Polio, she said, is a reportable disease, which means “any child, or any adult for that matter, that would present at a provider office, at an urgent care, at an emergency room, at a hospital … with anything that remotely looks like a case of polio would be reported.”

The health department would then investigate to determine whether the case involves poliovirus, she said.

Grusich stressed, however, that polio risk in the U.S. overall remains low because most Americans have been fully vaccinated.

“We don’t have enough information at this time to determine if the virus is actively spreading in New York or elsewhere in the U.S., but so far, no additional cases (outside of the one in Rockland County) have been identified,” Grusich said.

“The wastewater testing results in New York, however, do indicate that the virus may be present in these communities, posing a risk to those who are unvaccinated. The recent paralytic polio case in New York occurred in a person who was unvaccinated and who lives in a community with low vaccination rates, where poliovirus could cause more harm.”

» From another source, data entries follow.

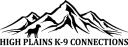 High Plains K-9 Connections, LLC logo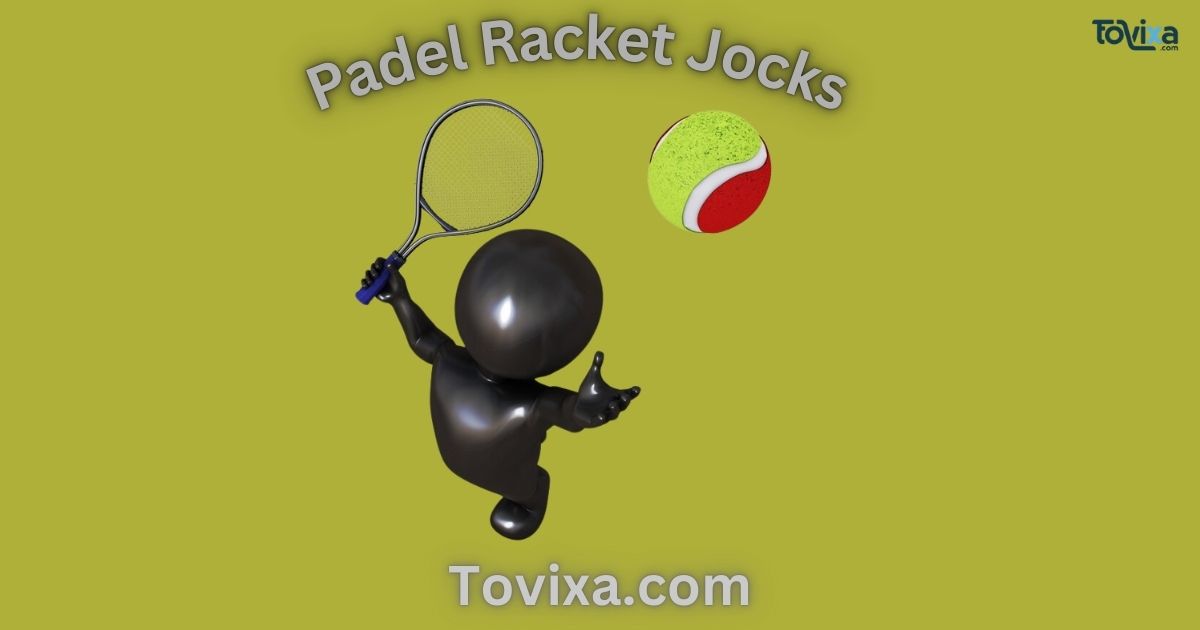 Padel Racket Jocks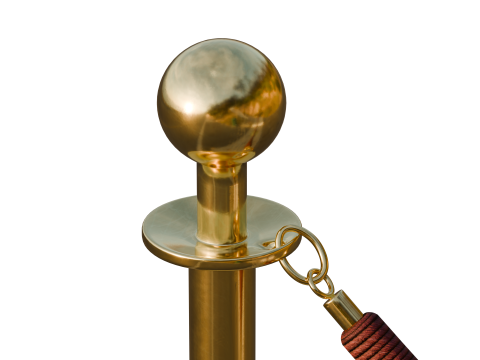 Rope Barrier 3D Модель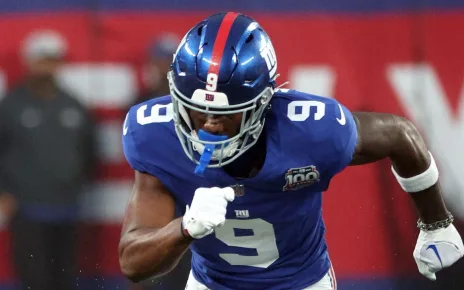 Giants’ Malik Nabers has ‘no doubt’ he’ll be ready for Week 1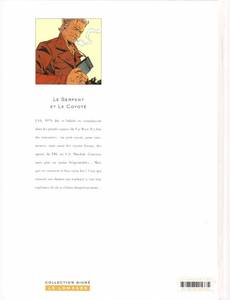 Aperçu 2 de l'album Le Serpent et le Coyote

‘Undervaccination has consequences’

Rockland County, New York, also was the site of an outbreak of measles in 2019 that spread to Michigan and infected 46 people in the state — sparking Michigan’s largest measles outbreak in 28 years.

A traveler from Israel, state health officials said, unknowingly brought measles to Oakland County in early March 2019. Before he visited an Orthodox Jewish enclave in Southfield and Oak Park, the man spent some time in Rockland County, which was the center of a fast-spreading measles outbreak largely among unvaccinated children.

In our increasingly global society, “we know that we are not isolated anymore,” Cunningham said. “You’re really only a 24-hour trip by plane from just about anywhere in the world. So could (polio) come here? Could it be here? Absolutely.”

Besides unvaccinated people, others also could be at risk for severe disease from poliovirus, Cunningham said.

“If people have a weak immune system because perhaps they’re getting cancer chemotherapy, perhaps they’re getting immune modulators for things such as inflammatory bowel disease or lupus, they absolutely would be vulnerable,” he said, along with transplant recipients.

“Part of the idea of widespread vaccination is you’re protecting the individual but you’re also protecting the vulnerable people,” Cunningham said.

As students get ready to go back to school in the fall, public health experts statewide are encouraging parents to get their kids’ immunizations up to date, saying it’s not only polio that poses a risk.

“Vaccines protect children from 14 diseases by age 2,” said Veronica Valentine McNally, president of the Franny Strong Foundation and founder of the I Vaccinate Campaign. “If you include COVID vaccination, it’s 15 diseases. … Vaccines are preventative medicine. They keep our community safe.”

Her daughter, Francesca Marie, died of pertussis, also known as whooping cough, in 2012. Two years later, an outbreak of the same disease in Traverse City forced local officials to shut down Grand Traverse Academy, a 1,200-student charter school.

“I want to make sure that people see and understand that undervaccination has consequences,” she said.